I am using parselmouth (wrapper around praat) to extract intensity and pitch features by doing so:
snd = parselmouth.Sound(path)
intensity = snd.to_intensity()
pitch = snd.to_pitch()
However, the audio file contains long sequences of silences, which I would like to remove before I calculate these audio metrics. I am able to remove the silences by processing the numpy array returned by reading the audio through the wave package (and applying some logic), but am not able to pass the new array to parselmouth.
I am even open to providing startTime and endTime parameters to parselmouth, but cannot find documentation that supports that either.

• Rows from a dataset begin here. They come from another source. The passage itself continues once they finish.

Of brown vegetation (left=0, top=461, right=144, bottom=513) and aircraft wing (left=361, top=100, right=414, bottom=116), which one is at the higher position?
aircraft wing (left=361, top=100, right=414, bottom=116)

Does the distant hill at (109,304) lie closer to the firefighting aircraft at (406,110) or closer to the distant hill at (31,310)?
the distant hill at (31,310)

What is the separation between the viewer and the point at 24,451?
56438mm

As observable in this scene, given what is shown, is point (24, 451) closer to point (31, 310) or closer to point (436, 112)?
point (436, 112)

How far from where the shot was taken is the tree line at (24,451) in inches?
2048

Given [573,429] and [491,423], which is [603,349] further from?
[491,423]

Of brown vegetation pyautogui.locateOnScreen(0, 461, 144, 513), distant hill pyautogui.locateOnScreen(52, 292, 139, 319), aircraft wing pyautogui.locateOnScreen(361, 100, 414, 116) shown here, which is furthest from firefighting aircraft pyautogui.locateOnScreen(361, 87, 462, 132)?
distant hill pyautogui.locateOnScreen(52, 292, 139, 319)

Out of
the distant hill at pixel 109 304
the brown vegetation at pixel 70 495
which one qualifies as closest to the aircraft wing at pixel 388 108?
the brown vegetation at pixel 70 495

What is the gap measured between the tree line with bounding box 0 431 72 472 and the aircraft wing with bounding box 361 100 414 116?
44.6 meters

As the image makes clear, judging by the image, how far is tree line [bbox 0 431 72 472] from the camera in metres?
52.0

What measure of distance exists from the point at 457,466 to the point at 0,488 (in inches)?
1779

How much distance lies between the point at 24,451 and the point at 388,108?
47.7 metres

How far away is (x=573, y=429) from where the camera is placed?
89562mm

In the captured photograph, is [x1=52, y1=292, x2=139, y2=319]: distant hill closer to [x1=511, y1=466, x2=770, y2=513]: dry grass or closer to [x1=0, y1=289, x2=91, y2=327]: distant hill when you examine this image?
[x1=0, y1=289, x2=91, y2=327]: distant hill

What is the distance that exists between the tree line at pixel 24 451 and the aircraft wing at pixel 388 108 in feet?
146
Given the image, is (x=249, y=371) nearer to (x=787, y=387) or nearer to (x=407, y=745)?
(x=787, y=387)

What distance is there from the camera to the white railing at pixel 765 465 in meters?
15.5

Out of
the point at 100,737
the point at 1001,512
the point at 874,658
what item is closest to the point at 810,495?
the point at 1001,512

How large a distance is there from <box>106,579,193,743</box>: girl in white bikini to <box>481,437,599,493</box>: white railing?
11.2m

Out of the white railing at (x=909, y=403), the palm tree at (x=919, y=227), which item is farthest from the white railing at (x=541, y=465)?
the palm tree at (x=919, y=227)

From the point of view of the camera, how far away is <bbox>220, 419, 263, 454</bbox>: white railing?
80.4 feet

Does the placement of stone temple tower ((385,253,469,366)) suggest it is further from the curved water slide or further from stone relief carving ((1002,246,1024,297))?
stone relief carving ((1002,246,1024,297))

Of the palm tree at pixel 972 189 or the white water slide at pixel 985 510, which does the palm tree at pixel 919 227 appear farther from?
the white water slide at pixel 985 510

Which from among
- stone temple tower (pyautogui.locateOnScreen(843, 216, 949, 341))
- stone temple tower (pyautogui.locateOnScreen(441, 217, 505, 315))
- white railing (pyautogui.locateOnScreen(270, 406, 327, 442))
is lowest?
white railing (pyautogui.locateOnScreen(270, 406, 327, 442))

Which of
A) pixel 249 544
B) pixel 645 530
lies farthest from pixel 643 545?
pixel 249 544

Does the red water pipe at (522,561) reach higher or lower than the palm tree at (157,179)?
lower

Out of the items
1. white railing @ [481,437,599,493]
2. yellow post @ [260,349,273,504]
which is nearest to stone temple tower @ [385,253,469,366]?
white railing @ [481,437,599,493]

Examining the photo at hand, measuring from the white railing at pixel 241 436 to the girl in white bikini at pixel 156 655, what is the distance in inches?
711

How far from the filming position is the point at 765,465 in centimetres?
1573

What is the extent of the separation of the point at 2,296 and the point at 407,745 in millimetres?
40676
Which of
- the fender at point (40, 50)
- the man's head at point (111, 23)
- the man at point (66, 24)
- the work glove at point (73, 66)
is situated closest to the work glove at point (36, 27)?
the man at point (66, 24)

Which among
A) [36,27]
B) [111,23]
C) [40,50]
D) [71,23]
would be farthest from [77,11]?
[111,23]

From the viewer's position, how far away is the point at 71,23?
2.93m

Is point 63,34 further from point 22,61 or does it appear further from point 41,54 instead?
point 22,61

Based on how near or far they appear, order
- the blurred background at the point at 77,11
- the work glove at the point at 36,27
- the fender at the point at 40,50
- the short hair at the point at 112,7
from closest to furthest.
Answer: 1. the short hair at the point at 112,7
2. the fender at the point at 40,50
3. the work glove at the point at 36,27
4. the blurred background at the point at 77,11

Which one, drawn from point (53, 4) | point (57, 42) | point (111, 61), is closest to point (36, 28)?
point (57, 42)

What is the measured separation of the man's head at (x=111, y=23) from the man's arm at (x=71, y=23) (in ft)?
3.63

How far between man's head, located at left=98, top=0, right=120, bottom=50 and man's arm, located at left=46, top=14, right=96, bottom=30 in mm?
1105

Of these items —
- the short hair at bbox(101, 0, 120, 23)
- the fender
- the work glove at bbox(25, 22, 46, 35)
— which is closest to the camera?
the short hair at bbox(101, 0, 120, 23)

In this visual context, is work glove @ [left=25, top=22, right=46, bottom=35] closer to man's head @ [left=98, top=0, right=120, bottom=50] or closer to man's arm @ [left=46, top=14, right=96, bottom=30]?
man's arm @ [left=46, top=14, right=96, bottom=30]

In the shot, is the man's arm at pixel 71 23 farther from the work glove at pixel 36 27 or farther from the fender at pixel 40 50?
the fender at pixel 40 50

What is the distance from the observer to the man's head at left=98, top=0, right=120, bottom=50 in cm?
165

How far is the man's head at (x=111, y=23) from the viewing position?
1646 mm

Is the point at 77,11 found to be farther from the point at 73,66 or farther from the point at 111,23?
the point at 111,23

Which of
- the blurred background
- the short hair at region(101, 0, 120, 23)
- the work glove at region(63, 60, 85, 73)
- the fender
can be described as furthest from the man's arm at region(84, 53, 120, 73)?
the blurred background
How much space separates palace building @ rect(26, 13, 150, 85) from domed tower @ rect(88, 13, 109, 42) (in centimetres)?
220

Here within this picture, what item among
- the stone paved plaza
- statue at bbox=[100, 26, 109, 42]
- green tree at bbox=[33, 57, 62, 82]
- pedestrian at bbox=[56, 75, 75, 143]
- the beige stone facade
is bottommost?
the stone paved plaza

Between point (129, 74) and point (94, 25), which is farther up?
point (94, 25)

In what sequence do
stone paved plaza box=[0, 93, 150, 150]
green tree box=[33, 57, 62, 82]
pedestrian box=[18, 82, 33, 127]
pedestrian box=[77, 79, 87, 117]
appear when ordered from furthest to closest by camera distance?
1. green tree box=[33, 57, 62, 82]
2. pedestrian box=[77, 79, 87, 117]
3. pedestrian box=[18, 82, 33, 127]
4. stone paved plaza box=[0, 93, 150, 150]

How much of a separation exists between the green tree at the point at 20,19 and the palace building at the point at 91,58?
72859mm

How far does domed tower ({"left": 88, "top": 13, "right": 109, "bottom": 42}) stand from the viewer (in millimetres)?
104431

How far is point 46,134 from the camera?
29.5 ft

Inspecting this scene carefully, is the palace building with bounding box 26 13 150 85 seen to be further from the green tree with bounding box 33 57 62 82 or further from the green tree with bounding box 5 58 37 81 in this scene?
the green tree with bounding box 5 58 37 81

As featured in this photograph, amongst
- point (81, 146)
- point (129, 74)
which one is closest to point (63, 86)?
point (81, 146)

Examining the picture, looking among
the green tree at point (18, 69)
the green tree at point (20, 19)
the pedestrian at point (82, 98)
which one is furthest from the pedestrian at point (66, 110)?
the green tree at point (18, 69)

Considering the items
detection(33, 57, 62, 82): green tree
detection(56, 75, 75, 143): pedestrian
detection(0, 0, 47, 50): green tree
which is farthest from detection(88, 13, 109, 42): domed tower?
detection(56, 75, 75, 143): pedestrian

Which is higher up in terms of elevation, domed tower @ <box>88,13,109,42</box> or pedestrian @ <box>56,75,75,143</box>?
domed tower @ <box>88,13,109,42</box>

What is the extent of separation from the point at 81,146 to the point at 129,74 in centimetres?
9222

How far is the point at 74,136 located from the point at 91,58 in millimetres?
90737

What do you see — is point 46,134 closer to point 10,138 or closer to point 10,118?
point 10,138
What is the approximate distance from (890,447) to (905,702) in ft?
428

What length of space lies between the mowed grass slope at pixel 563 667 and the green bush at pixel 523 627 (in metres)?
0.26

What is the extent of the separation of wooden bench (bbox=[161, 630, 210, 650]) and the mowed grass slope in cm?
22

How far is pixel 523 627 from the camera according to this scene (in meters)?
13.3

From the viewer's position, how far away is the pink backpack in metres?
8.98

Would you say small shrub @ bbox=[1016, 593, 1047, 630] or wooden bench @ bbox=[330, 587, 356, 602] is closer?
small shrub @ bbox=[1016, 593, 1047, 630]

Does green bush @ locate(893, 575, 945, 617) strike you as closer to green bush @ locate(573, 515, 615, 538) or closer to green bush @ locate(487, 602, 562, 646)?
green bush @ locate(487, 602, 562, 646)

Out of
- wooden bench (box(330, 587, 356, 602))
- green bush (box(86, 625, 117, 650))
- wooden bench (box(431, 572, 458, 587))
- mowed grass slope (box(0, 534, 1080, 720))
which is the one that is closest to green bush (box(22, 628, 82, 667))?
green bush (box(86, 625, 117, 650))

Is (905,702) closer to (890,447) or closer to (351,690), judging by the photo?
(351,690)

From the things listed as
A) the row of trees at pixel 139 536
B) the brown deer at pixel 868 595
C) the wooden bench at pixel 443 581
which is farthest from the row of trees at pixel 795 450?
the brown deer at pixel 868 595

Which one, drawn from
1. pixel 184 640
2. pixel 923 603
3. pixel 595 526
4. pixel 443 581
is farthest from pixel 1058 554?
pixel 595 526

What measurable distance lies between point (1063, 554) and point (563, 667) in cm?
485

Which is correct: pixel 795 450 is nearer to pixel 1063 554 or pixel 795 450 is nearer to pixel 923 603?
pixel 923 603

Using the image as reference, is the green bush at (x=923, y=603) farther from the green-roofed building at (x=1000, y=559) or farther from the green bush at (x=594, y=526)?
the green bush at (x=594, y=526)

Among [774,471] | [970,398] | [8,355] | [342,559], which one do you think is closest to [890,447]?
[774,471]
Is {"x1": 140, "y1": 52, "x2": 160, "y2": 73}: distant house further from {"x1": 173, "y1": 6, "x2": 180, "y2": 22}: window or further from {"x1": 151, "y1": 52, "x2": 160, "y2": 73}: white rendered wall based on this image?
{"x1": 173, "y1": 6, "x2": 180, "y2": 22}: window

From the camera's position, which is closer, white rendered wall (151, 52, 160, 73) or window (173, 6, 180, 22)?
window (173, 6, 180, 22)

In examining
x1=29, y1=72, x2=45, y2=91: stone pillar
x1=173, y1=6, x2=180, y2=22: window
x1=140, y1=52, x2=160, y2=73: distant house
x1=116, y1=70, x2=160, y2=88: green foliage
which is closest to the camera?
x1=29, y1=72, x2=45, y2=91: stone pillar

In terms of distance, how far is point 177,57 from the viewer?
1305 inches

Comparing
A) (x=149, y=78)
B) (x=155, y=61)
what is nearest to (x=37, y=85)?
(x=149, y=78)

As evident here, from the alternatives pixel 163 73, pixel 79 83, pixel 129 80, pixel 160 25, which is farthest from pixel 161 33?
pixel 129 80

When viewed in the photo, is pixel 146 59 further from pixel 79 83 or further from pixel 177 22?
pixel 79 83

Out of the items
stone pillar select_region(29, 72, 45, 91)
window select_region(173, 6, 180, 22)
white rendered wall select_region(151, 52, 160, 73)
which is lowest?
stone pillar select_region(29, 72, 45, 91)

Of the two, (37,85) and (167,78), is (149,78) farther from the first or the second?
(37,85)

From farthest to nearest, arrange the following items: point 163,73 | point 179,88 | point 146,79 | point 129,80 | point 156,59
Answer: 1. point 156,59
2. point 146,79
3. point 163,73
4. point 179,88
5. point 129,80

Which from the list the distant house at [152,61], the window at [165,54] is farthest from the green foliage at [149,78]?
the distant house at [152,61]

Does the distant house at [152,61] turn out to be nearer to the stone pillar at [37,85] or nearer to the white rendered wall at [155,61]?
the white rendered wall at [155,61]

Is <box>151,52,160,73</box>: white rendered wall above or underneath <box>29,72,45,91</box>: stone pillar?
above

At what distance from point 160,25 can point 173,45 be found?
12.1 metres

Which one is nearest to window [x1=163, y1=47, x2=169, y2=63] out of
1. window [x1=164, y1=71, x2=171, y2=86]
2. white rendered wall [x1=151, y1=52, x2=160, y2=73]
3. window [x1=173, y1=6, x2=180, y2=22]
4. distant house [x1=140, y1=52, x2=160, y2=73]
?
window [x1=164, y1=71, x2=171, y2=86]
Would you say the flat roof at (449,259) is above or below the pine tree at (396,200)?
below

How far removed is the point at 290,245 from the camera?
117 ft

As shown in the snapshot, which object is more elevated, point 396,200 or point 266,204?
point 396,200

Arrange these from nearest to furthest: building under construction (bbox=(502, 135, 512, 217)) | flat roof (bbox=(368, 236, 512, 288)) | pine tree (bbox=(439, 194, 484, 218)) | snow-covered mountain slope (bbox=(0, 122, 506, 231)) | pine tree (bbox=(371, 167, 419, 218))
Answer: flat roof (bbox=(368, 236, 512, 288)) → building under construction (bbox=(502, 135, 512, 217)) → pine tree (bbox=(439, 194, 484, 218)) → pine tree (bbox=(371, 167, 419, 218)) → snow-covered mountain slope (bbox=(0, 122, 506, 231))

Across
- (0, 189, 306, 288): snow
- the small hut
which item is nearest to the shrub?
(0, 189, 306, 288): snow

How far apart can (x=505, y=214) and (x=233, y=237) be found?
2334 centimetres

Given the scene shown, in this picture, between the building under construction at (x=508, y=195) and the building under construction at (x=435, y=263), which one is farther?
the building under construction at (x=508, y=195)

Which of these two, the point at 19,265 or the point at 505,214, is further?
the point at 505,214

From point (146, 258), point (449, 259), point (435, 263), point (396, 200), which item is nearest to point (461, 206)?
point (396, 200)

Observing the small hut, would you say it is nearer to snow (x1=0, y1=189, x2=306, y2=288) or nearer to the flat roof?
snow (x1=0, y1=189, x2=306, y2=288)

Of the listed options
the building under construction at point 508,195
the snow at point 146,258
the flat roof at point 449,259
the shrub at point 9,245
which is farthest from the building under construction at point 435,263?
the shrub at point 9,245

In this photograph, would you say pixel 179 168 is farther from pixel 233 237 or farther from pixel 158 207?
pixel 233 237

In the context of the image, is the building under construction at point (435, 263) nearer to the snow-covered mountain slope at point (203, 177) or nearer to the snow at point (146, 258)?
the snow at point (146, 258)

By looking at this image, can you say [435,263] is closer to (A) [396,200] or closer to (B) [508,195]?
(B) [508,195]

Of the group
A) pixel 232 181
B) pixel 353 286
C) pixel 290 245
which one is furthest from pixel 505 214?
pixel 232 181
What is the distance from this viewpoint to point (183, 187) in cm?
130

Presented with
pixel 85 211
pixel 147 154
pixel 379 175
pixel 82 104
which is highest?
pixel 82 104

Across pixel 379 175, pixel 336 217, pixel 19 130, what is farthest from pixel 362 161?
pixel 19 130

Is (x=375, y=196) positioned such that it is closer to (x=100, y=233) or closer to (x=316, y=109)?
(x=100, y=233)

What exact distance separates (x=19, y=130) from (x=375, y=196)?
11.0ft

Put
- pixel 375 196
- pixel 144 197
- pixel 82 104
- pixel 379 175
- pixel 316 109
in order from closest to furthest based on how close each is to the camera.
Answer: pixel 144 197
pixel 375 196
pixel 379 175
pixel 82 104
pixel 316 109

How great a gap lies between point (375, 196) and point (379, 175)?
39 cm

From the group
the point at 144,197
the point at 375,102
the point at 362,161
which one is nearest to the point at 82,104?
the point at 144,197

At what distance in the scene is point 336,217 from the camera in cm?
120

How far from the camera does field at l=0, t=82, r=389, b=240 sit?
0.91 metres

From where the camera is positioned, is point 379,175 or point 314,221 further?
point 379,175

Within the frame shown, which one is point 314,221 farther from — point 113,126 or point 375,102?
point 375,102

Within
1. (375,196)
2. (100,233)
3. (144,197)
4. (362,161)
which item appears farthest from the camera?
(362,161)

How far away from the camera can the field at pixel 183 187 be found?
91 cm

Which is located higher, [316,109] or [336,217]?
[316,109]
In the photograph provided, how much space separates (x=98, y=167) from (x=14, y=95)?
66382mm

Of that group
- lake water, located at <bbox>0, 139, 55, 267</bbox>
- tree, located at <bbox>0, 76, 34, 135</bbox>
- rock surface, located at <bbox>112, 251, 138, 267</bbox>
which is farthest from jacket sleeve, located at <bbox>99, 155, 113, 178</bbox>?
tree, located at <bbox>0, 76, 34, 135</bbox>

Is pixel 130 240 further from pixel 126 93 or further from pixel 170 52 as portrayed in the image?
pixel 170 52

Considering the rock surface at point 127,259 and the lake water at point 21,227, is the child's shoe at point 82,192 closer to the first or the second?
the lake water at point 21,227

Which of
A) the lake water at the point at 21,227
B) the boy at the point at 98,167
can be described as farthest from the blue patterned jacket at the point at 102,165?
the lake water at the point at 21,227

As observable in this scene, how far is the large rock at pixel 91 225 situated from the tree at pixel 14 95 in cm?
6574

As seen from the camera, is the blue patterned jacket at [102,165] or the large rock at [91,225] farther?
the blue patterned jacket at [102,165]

There are two options that might be useful for this situation:
parselmouth.Sound
from samples rather than reading from file. There's a constructor taking a NumPy array (or a list/iterable convertible to NumpyArray) and sampling frequencySound
also has a method Sound.extract_part
(equivalent to Praat's "Extract part..." button in the UI) that allows you to extract fragments (optionally even windowed with a different window shape than a rectangular window).Do note that you will likely want to leave a bit or margin when removing silences, because 1) both the intensity and pitch analyses use a sliding window of a certain size (so if you don't leave a margin, some of the windows will be over 'discontinous speech'), and 2) the pitch analysis uses a heuristic to keep a +- continuous pitch contour (so if you don't leave a margin where silence/the absence of voicing is detected, neighboring fragments' pitch estimates will influence each other).